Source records
━━━━━━━━━━━━━━━━

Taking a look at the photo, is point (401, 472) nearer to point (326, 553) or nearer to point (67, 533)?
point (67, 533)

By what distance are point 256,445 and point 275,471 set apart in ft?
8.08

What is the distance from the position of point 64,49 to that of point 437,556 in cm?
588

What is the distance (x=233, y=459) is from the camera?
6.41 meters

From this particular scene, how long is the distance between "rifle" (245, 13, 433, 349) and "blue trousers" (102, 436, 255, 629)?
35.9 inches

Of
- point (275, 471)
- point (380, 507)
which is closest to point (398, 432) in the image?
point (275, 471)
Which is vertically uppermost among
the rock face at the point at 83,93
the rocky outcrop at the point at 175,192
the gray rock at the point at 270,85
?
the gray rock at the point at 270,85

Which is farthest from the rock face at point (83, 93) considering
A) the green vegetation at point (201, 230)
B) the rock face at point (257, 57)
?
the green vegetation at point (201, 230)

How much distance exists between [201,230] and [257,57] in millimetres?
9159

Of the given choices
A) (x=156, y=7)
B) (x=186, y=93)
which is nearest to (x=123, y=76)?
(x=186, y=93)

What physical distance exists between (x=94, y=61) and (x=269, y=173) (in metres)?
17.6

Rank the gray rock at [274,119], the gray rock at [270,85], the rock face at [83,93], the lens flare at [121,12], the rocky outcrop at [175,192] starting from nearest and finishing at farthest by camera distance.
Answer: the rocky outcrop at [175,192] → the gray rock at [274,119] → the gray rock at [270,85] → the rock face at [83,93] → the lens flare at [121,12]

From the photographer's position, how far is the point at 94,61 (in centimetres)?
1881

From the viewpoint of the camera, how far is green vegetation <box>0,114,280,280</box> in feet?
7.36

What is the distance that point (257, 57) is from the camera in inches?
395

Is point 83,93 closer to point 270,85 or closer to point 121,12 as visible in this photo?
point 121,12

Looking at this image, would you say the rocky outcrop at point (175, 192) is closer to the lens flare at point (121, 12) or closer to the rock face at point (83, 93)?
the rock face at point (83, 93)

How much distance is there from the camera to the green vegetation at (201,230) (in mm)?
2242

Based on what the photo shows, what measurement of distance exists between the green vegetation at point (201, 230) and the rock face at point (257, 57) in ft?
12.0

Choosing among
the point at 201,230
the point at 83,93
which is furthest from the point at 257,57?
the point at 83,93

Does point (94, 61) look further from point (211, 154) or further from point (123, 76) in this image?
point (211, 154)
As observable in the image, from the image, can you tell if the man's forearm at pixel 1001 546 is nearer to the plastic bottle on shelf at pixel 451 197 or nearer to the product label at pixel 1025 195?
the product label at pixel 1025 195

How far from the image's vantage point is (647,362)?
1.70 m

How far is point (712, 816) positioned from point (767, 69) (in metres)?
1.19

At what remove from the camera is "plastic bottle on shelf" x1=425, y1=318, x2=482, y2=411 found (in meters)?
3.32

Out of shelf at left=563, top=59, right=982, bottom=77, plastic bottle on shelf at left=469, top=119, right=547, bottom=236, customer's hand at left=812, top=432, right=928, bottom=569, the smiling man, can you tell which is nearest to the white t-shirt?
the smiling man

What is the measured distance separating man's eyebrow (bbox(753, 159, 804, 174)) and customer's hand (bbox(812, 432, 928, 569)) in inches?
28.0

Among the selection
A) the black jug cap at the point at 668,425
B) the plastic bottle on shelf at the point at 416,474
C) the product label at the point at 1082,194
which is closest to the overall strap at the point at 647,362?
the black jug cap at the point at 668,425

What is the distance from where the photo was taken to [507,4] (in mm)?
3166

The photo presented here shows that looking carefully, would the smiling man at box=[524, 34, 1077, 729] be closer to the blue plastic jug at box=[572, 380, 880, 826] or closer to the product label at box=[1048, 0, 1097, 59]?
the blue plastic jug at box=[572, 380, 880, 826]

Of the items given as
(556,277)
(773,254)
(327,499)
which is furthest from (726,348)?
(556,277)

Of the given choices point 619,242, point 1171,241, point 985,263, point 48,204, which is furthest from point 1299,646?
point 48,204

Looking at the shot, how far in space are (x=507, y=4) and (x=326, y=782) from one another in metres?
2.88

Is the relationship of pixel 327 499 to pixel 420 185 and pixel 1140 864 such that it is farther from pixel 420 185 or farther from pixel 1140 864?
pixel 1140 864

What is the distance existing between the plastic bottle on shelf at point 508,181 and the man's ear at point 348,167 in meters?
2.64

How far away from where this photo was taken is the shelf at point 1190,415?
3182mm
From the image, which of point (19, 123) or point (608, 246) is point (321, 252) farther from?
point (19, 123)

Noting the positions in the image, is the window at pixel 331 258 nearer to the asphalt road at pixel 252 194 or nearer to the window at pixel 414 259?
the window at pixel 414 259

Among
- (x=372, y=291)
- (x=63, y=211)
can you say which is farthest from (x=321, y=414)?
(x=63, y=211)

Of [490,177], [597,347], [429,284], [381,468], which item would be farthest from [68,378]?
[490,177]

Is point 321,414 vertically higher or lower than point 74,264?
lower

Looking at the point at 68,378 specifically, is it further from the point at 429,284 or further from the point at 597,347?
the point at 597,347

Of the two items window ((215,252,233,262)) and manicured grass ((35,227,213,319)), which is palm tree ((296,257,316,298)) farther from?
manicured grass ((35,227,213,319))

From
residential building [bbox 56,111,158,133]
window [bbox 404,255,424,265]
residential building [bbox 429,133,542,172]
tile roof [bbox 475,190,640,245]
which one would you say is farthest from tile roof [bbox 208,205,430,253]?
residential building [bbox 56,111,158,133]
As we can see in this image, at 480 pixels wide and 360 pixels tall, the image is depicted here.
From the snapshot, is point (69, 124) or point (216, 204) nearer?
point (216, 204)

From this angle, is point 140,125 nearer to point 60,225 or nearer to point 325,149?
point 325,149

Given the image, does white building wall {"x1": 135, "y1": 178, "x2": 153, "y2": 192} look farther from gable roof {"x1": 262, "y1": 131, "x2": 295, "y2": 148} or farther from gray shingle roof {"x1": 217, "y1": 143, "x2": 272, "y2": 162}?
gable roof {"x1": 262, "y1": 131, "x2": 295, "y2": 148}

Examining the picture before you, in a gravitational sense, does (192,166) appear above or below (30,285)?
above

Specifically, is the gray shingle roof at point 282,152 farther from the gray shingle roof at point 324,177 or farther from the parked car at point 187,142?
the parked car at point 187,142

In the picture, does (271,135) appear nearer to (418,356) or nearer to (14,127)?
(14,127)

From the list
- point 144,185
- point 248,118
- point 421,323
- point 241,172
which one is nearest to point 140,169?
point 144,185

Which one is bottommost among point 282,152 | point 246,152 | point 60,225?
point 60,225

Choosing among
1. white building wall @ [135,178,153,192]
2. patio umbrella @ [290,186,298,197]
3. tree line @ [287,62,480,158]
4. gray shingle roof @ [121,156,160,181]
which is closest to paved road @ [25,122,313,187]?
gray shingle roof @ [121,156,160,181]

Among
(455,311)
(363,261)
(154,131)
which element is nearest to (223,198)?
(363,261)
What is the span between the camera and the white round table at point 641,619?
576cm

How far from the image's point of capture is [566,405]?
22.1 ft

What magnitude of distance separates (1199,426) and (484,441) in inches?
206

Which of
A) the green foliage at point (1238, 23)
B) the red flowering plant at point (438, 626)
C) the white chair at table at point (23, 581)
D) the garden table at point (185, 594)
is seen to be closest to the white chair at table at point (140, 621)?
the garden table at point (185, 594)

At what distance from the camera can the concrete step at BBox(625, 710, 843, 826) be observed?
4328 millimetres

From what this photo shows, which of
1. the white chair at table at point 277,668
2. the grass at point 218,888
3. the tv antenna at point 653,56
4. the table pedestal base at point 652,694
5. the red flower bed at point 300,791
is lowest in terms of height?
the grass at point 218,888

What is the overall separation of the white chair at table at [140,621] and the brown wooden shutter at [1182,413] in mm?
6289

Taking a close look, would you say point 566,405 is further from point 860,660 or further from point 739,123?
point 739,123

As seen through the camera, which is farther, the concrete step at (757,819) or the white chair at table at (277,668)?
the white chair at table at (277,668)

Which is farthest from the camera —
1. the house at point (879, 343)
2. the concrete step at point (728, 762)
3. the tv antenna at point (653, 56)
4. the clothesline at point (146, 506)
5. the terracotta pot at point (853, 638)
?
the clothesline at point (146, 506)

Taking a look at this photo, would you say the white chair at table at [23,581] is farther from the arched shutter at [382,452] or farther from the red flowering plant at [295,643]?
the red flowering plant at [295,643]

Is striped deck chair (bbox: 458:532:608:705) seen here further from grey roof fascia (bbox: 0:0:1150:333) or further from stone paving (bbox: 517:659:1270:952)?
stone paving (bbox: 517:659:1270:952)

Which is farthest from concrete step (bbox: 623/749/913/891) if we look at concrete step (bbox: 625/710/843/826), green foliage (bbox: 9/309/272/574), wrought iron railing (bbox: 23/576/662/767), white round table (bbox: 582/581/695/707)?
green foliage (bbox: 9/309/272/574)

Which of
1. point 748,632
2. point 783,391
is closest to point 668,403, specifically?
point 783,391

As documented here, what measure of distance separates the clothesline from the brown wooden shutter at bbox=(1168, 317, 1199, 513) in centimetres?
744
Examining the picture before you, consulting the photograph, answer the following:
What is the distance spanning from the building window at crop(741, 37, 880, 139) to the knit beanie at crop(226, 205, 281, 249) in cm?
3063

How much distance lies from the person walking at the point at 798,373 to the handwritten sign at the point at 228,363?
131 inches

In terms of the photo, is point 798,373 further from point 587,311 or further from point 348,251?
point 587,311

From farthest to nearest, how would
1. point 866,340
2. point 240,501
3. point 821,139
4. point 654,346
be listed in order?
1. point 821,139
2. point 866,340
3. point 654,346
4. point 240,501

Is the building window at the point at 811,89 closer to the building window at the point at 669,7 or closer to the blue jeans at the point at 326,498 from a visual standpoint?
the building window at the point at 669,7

━━━━━━━━━━━━━━━━

_AIM OF THE EXERCISE_.
Find the line with "Taking a look at this" in the listing above, then write out that line and each remaining line exactly, with no other text.

_RESULT_.
Taking a look at this photo, would you say the white chair at table at [23,581] is farther from the arched shutter at [382,452] or farther from the red flowering plant at [295,643]?
the red flowering plant at [295,643]

Is striped deck chair (bbox: 458:532:608:705) seen here further from grey roof fascia (bbox: 0:0:1150:333) or further from stone paving (bbox: 517:659:1270:952)?
stone paving (bbox: 517:659:1270:952)

Which is farthest from concrete step (bbox: 623/749/913/891) if we look at concrete step (bbox: 625/710/843/826), green foliage (bbox: 9/309/272/574), wrought iron railing (bbox: 23/576/662/767), white round table (bbox: 582/581/695/707)?
green foliage (bbox: 9/309/272/574)

Which of
1. point 748,632
2. point 783,391
is closest to point 668,403, specifically?
point 783,391

As documented here, what measure of distance separates the clothesline from the brown wooden shutter at bbox=(1168, 317, 1199, 513) in centimetres?
744
Examining the picture before you, consulting the photograph, answer the following:
What is the distance spanning from the building window at crop(741, 37, 880, 139) to the knit beanie at crop(226, 205, 281, 249) in cm?
3063

How much distance lies from the person walking at the point at 798,373 to the handwritten sign at the point at 228,363?
131 inches

In terms of the photo, is point 798,373 further from point 587,311 or further from point 348,251?
point 587,311

From farthest to nearest, how would
1. point 866,340
2. point 240,501
3. point 821,139
4. point 654,346
be listed in order?
1. point 821,139
2. point 866,340
3. point 654,346
4. point 240,501

Is the building window at the point at 811,89 closer to the building window at the point at 669,7 or closer to the blue jeans at the point at 326,498 from a visual standpoint?
the building window at the point at 669,7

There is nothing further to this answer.